-------- 本文 --------

というのも、LBは2015~2019年の予測のスコアなのですが、その答えはすでに与えられたデータに入っているため簡単にスコアを0にすることができ、リークに気を付けないと簡単に誤ったスコアが出てしまいます。
どのコンペでもCV(Cross Validation)は重要ですが、今回は特に必要でした。公開されているノートブックにもリークをしたものが多かったため、もしコンペが中止にならなければかなりのshakeが起きていたと思います。しかし、リークを防ぐことに関するディスカッションもいくつかあり、そこに注意できている参加者もいました。
また、過去数年間は毎年NCAAコンペは開かれているため、それらの上位成績者の解法を読み参考にしました。しかし、一貫した特徴はなく様々な解法であった為、自分なりの方法を考える必要がありました。


前処理 • 特徴量エンジニアリング

 基本的には、リーグ戦の合計得点などの試合の詳細データをチームごとに集計し、それを特徴量としました。
また、与えられているデータにチームのランキングなどもあったため、欠損値を補完しながら特徴量に加えました。Kenpom.comという、リーグとトーナメントのデータを集計しているサイトがあり、その独自の集計方法が特徴量として使えそうであったためスクレイピングをしたのですが、トーナメントのデータをリークしているためそのまま使うことはできず、自分でコーディングして作り直しました。
このうちのピタゴラス勝率やポゼッション率は比較的重要な特徴量となりました。また、各チームのプレースタイルの特徴を掴む為、チームごとのリーグ戦の試合内容に対してPCA分析をしてその結果を加えるといったこともしました。特徴量選択はまだしていませんでした。


CV(Cross Validation)

--------

▶ [作業依頼 A]
本文のうち「また、過去数年間は毎年NCA」から「ディングして作り直しました。」までを、「ディングして作り直しました。」も含めてそのまま出力してもらえますか？
▶ [作業依頼 B]
NCAAコンペの解法を述べた本文を、最後の部分の後から書き継いでもらえますか？

-------- データ抜粋 --------

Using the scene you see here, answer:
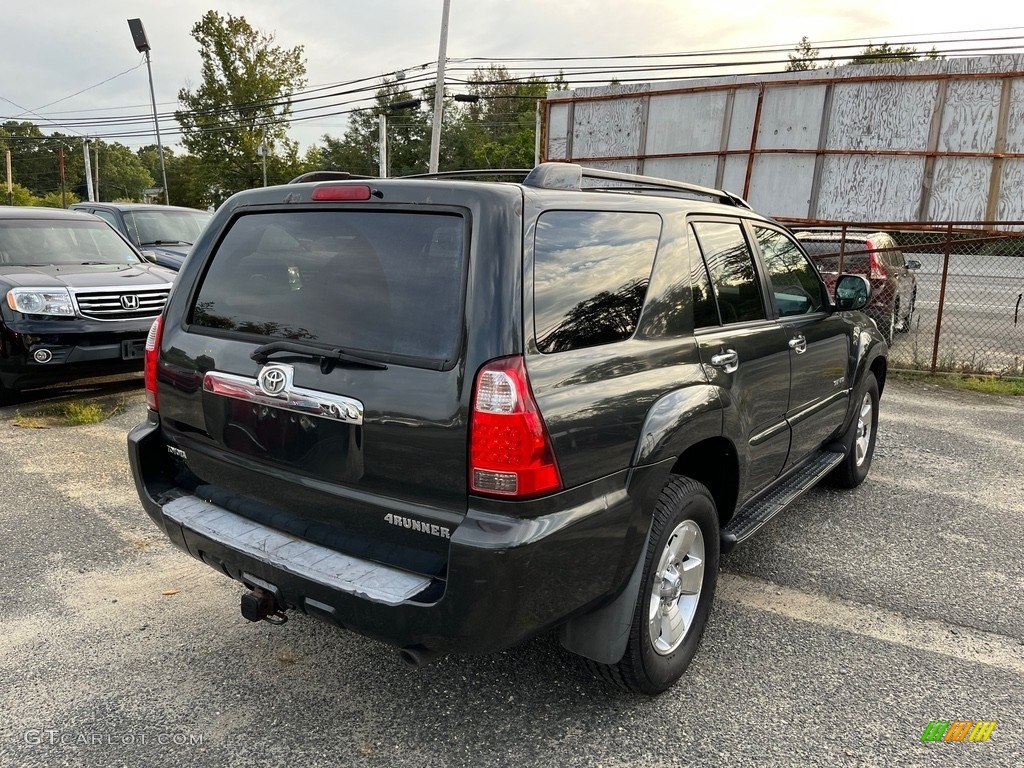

--------

▶ [解答欄 A]
また、過去数年間は毎年NCAAコンペは開かれているため、それらの上位成績者の解法を読み参考にしました。しかし、一貫した特徴はなく様々な解法であった為、自分なりの方法を考える必要がありました。


前処理 • 特徴量エンジニアリング

 基本的には、リーグ戦の合計得点などの試合の詳細データをチームごとに集計し、それを特徴量としました。
また、与えられているデータにチームのランキングなどもあったため、欠損値を補完しながら特徴量に加えました。Kenpom.comという、リーグとトーナメントのデータを集計しているサイトがあり、その独自の集計方法が特徴量として使えそうであったためスクレイピングをしたのですが、トーナメントのデータをリークしているためそのまま使うことはできず、自分でコーディングして作り直しました。

▶ [解答欄 B]
 交差検証の仕方についてですが、2014年までのデータ12年分を用い12FoldのGroupKFoldで行いました。去年、一昨年などの戦績を反映した特徴量を作っていないため、リークは起きていないと思います。年によってValidationのスコアが全然違うことから、やはりスポーツの予測は難しいなということを感じました。ジャイアントキリングの多く起こった年のスコアはかなり悪くなってしまいます。


モデリング

 LightGBM、CatBoost、DNNのアンサンブルです。シングルモデルのスコアにそれほどの違いはなかったのですが、出力の分布は大きく違い、アンサンブルをすることでスコアを向上することができました。僕の場合は、LightGBM、CatBoost、DNNの配分を、3:2:5にした場合が最もスコアが良くなりました。
XGBoostは他のモデルに比べスコアが良くなかったため使いませんでした。ハイパーパラメータチューニングはまだしていなかったため、これをするとさらに良くなったかもしれません。


まとめ

 コンペ自体がキャンセルになってしまい非常に残念です。しかし、今までしっかりできていなかった、シングルモデル作成→複数モデル作ってアンサンブル の流れに慣れてきたという点や、LBの順位が全く信用できない中でCVだけを頼りに取り組むという点においては学びが多く、良かったと感じています。来年はコロナウイルスの影響も収まりコンペがまた開かれると思うので、その時に今回の取り組みの成果を出したいです。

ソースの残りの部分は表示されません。